• [Description of the task]: Go over the listing below line by line and tally those containing "than". Give only the tally.

--- --- ---

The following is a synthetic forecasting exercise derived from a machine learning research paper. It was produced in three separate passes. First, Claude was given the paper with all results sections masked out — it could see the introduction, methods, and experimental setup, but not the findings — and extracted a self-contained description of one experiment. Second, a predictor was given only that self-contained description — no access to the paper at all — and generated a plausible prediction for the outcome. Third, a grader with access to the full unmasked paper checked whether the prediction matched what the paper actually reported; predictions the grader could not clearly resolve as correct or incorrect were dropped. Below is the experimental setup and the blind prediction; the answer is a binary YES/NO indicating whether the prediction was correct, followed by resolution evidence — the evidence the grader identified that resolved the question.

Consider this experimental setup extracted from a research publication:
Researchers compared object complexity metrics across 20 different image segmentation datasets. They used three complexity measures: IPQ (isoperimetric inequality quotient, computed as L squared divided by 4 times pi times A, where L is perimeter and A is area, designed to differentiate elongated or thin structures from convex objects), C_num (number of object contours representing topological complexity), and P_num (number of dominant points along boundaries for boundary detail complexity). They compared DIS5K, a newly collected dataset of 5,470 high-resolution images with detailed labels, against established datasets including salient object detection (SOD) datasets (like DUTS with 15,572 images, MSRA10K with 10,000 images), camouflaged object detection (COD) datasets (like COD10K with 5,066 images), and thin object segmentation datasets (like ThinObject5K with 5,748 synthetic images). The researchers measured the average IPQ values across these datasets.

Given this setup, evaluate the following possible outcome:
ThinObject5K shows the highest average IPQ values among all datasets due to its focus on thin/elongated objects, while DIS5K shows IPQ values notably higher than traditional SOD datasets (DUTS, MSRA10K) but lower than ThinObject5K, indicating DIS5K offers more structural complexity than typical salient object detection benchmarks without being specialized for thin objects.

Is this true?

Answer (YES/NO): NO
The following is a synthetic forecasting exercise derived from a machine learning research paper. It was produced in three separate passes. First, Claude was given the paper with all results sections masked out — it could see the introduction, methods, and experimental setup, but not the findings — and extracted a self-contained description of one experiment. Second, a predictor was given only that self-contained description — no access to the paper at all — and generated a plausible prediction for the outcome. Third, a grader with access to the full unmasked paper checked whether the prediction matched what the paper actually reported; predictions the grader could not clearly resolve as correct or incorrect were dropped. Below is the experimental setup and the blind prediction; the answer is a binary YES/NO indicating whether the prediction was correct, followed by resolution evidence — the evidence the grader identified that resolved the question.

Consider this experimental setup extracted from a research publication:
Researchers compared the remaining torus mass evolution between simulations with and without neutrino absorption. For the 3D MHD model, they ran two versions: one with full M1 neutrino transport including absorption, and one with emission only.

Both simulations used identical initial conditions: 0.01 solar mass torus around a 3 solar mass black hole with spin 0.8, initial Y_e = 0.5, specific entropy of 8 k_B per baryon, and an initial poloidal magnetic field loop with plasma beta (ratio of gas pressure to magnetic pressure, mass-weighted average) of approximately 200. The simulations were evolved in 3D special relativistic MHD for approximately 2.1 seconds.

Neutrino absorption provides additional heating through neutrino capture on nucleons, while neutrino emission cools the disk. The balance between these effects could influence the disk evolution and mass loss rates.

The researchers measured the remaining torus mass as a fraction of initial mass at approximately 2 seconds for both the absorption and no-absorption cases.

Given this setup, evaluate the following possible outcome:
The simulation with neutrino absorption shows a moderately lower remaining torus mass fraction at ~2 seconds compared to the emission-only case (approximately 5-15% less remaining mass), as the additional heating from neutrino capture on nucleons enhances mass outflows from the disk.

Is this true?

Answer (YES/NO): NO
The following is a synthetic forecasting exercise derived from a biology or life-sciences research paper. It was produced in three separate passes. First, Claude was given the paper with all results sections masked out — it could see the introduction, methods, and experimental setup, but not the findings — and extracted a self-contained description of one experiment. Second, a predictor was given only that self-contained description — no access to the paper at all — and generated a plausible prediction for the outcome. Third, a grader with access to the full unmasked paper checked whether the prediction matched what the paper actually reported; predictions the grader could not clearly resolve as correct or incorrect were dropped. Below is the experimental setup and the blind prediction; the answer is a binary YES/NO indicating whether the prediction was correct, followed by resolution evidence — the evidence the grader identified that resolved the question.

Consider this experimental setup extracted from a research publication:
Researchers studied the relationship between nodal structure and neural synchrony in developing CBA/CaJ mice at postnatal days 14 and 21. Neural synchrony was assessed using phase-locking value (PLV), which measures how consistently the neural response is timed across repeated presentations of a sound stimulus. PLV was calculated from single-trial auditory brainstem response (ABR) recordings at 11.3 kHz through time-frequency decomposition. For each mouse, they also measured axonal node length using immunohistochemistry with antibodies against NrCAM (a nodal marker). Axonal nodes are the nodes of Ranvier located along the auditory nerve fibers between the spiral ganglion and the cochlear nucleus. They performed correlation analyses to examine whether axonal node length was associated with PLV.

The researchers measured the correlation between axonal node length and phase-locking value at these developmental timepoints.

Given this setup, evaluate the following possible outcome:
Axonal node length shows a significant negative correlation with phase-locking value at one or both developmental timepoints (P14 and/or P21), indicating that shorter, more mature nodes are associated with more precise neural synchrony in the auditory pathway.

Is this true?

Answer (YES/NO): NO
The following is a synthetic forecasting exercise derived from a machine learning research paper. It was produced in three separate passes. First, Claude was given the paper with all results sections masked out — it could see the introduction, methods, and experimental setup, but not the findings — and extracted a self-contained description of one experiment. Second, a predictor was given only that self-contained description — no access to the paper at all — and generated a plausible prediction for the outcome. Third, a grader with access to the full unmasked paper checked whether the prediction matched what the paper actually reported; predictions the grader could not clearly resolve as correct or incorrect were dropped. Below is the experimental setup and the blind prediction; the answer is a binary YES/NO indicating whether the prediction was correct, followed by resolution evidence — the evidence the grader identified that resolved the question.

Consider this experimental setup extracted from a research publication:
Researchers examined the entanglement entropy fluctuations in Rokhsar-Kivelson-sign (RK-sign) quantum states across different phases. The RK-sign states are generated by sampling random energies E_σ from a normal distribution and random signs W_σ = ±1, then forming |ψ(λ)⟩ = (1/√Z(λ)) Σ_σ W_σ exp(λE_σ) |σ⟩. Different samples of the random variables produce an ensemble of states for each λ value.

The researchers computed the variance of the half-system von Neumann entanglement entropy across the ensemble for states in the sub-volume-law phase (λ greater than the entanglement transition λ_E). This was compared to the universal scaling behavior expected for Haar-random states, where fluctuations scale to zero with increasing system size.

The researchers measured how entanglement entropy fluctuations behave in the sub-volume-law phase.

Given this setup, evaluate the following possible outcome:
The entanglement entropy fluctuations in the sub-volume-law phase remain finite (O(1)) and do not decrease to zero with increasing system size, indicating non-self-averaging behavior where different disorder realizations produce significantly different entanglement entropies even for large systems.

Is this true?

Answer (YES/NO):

--- --- ---

• [Answer to the exercise]: 2